● WORK INSTRUCTIONS
Repeat the text of every row below word for word, leaving out the pictures.

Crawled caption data
+ + + +

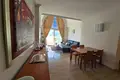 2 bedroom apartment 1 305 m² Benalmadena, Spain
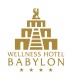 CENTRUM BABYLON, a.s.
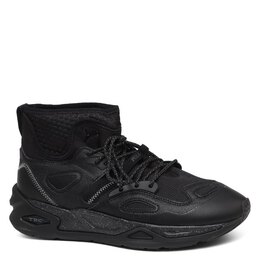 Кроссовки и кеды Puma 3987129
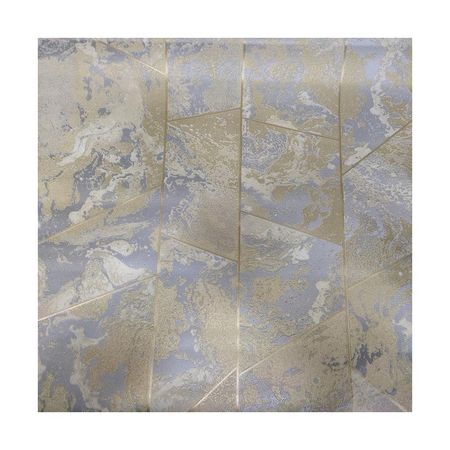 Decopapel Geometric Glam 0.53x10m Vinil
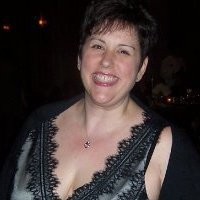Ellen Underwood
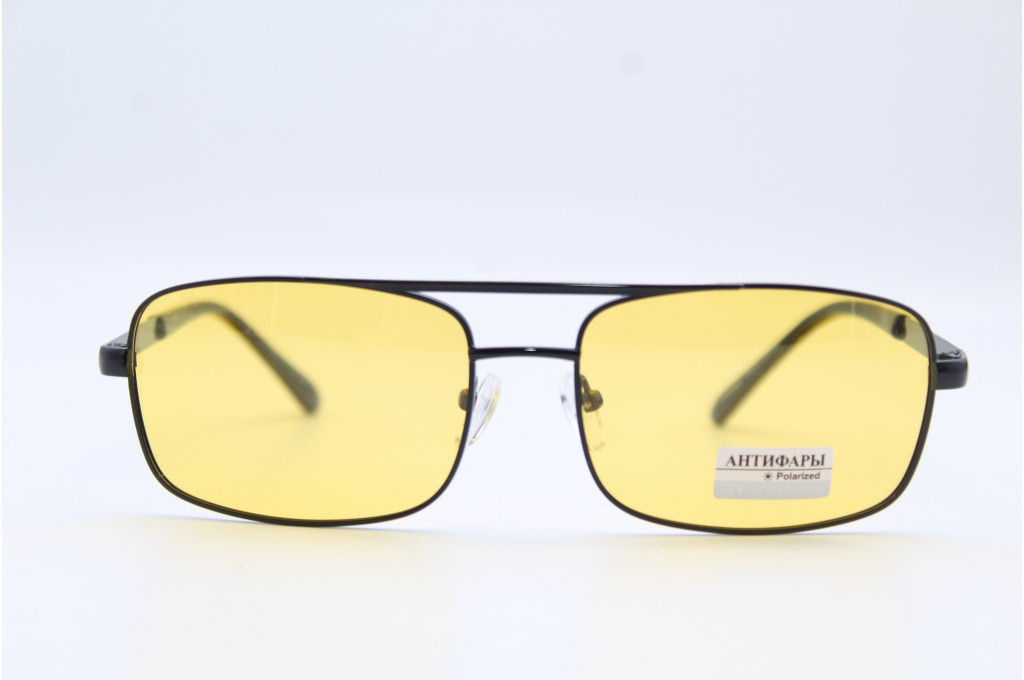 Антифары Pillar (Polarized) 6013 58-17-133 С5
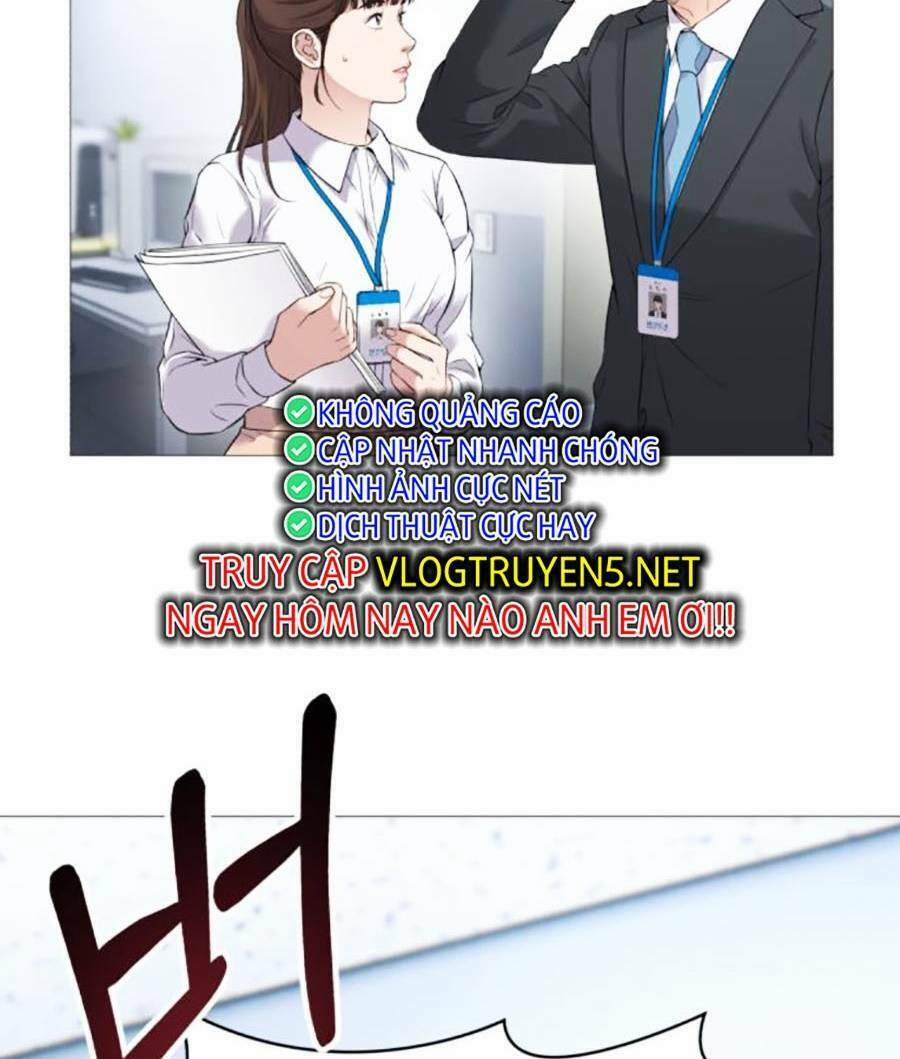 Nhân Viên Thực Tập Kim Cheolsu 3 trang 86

+ + + +

● OUTPUT FOR THIS TASK
 2 bedroom apartment 1 305 m² Benalmadena, Spain
 CENTRUM BABYLON, a.s.
 Кроссовки и кеды Puma 3987129
 Decopapel Geometric Glam 0.53x10m Vinil
Ellen Underwood
 Антифары Pillar (Polarized) 6013 58-17-133 С5
 Nhân Viên Thực Tập Kim Cheolsu 3 trang 86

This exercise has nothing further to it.